Yael Greenblum , Reporter

After sitting in front of my computer for hours watching Netflix’s new hit show “Ginny and Georgia,” I can honestly say it’s not that special. While the show has some good points, there are too many side plots that were not interesting enough to keep me fully invested throughout the ten-episode season.

The series follows the relationship between Georgia, a single mother, and her daughter Virginia “Ginny.” Georgia had been recently widowed as of the beginning of the show and inherited a large sum of money from her late husband. She decided to move her family, Ginny and her younger brother Austin, from the South to a town on the East Coast to Wellsbury, MA. 

At her new, white-dominated school in Wellsbury, Ginny struggles with her biracial identity. On her first day, she meets a group of girls, and they quickly become best friends. The show incorporates their “mini dramas” as part of the plot. Like “Gossip Girl,” it feels as if there is never-ending conflict within the friend group. This is where the unfinished plot-points come in: each friend has their own internal conflicts, but most do not end up getting resolved by the end of the season, which left me feeling unsatisfied when finishing the series. 
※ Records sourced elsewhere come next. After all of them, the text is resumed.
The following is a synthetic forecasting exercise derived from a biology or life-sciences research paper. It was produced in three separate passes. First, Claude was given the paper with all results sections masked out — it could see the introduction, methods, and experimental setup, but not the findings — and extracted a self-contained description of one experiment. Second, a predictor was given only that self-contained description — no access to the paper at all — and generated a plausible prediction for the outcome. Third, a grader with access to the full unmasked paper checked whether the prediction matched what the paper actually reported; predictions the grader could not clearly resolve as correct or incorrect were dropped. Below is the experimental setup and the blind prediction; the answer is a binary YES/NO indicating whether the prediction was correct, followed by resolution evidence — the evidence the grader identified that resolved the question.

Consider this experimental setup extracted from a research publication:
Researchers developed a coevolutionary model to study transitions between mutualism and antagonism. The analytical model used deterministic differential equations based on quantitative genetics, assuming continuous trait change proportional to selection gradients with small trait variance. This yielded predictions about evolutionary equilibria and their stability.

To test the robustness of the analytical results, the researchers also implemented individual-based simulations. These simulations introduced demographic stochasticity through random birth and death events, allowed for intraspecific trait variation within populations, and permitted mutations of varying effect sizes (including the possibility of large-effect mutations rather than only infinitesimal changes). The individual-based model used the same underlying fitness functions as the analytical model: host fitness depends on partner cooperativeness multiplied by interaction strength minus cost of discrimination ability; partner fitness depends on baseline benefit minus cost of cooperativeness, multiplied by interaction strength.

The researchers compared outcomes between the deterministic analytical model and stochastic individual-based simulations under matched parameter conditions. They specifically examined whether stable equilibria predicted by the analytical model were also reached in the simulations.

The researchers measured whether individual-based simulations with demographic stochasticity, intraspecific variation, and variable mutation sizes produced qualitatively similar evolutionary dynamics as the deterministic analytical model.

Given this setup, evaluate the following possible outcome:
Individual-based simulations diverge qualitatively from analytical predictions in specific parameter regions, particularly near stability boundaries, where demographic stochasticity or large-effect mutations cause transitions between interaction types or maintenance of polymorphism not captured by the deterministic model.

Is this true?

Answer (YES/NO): NO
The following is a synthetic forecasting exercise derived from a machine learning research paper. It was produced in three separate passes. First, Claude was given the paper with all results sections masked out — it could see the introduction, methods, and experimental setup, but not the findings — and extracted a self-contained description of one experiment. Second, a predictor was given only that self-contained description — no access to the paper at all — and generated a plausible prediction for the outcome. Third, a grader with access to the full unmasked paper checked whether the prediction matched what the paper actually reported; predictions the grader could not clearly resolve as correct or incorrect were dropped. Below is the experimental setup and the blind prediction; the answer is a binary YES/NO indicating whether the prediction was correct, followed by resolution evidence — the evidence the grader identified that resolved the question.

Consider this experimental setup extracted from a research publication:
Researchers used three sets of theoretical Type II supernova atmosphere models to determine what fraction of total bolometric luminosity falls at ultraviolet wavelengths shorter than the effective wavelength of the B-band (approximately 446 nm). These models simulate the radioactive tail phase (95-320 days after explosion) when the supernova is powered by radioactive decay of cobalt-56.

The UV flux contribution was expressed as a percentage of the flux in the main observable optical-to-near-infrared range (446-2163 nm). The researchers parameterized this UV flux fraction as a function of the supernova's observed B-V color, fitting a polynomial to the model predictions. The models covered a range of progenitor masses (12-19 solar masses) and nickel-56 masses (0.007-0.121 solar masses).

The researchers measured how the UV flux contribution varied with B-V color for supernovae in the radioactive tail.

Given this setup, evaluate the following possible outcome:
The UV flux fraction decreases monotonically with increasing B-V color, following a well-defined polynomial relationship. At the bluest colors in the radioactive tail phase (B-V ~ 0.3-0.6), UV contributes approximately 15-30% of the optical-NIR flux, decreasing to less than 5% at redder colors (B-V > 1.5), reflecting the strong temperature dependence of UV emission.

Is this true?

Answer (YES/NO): NO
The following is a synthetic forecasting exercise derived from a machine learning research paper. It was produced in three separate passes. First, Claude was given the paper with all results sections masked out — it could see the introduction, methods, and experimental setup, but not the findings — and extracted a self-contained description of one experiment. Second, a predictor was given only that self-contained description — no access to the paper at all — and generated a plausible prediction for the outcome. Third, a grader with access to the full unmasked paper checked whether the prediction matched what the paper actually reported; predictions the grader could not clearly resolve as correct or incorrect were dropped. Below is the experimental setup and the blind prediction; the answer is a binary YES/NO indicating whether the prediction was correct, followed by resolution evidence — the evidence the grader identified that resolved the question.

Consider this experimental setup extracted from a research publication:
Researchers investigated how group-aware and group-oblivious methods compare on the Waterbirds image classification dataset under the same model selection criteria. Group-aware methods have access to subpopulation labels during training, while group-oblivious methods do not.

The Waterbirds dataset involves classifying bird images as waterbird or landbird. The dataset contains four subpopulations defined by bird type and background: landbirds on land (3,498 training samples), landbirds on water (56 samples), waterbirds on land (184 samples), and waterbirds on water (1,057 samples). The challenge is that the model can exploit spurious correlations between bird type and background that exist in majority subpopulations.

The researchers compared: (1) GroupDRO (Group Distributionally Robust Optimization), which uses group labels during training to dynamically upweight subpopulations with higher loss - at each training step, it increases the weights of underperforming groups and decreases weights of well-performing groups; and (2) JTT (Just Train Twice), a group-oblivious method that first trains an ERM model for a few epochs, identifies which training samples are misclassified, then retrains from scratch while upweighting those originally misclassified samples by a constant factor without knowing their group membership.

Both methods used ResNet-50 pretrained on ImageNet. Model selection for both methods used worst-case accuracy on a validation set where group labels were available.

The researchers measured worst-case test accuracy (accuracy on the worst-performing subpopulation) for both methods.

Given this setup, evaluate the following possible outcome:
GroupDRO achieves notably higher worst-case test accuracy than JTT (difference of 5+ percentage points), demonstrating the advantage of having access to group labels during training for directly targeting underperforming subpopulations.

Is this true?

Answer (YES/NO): NO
Fans of “Gilmore Girls” will find much that is familiar to the long-running hit show. The small town of Wellsbury feels very much like Stars Hollow, down to a central restaurant where the characters gather for talking and drinks. There are also members of the city council and parent association that add their own twists to the plot. Similar to“Gilmore Girls,” the plot of “Ginny and Georgia” centers around a mother-daughter relationship with all of its ups and downs. 
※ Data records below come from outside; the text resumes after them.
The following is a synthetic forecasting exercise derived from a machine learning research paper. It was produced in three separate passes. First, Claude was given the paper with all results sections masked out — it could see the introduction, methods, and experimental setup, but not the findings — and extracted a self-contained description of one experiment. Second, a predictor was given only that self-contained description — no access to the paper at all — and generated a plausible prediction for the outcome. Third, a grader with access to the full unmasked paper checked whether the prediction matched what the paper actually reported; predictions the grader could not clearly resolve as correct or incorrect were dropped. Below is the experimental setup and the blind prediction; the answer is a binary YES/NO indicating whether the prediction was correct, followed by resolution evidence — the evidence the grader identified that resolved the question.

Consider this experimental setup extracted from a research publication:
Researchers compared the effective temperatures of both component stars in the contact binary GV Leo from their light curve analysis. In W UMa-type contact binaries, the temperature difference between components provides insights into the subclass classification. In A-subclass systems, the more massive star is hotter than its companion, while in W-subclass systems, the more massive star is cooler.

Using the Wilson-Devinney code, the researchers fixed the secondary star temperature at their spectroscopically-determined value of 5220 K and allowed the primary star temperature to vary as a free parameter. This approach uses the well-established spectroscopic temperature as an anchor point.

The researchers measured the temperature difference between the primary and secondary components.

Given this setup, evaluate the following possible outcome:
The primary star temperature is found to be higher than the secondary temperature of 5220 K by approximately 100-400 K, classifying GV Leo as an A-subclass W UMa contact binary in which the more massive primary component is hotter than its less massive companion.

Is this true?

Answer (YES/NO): NO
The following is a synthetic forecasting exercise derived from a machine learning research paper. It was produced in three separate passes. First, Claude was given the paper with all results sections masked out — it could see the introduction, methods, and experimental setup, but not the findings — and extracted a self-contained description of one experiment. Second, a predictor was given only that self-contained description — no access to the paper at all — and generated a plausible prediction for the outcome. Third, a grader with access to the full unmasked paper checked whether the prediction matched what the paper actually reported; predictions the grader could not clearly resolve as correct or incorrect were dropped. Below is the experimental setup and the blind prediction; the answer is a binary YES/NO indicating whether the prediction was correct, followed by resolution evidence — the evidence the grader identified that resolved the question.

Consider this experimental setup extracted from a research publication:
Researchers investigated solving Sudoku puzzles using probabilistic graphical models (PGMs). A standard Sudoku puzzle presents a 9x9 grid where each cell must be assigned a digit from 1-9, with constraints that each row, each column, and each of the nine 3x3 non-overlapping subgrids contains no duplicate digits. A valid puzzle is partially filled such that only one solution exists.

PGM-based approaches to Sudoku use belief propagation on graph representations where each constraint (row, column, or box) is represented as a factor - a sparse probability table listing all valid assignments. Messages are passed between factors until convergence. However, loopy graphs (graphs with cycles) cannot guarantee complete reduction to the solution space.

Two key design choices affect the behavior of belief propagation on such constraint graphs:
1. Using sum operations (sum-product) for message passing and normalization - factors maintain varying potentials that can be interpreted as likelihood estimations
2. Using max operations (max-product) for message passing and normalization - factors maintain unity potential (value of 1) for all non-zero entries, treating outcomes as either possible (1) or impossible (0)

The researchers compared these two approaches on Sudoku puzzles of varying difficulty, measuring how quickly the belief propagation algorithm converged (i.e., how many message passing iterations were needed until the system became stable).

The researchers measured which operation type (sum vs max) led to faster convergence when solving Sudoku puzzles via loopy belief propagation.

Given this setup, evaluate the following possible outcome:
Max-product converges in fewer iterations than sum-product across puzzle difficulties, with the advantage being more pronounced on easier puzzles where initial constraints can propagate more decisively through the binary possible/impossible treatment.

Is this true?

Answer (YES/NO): NO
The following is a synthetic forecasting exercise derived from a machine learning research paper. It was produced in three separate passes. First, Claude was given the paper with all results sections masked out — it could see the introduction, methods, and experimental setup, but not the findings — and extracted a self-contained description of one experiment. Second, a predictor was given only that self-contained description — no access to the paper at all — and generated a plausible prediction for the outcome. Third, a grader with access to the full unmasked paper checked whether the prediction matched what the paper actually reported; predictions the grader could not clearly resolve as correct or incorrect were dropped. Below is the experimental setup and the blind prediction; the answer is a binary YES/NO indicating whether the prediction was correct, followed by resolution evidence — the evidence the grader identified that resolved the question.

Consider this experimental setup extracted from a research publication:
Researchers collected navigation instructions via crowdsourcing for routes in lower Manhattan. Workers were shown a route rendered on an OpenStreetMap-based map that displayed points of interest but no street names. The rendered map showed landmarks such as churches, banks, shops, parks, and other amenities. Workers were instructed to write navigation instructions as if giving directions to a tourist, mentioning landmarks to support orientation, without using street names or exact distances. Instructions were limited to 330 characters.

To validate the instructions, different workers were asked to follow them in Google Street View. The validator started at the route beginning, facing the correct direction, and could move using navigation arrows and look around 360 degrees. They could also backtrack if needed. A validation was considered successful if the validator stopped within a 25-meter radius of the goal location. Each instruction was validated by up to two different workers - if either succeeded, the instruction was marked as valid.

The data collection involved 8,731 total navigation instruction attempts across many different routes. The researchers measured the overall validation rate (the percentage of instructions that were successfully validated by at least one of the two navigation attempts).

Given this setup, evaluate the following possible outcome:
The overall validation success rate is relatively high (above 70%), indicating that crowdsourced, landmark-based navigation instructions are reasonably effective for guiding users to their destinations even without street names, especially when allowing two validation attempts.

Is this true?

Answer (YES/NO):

Georgia, objectively the show’s best plotline, has a backstory with so many twists and turns that every time she leaves the scene, you’ll be yearning for her to return. Her many marriages, which all failed for different reasons, come back to haunt her as flashbacks through each episode.

Ginny, seemingly a character foil to Georgia, makes you want to pick up your phone and scroll until she leaves the scene. Her character, friends and love interest were all cringy and uninteresting. The writers of the show attempted to portray how teenagers act today, yet they were unsuccessful and far from reality. 

Although “Ginny and Georgia” has many downsides to its plot, Georgia’s character is engaging enough to want to keep watching. If you’re turning on the TV to relax and unwind from a stressful day, this would be the perfect show because it doesn’t involve too much focus or energy. However, if you’re looking for a new favorite show with strong characters and plotlines, take a pass.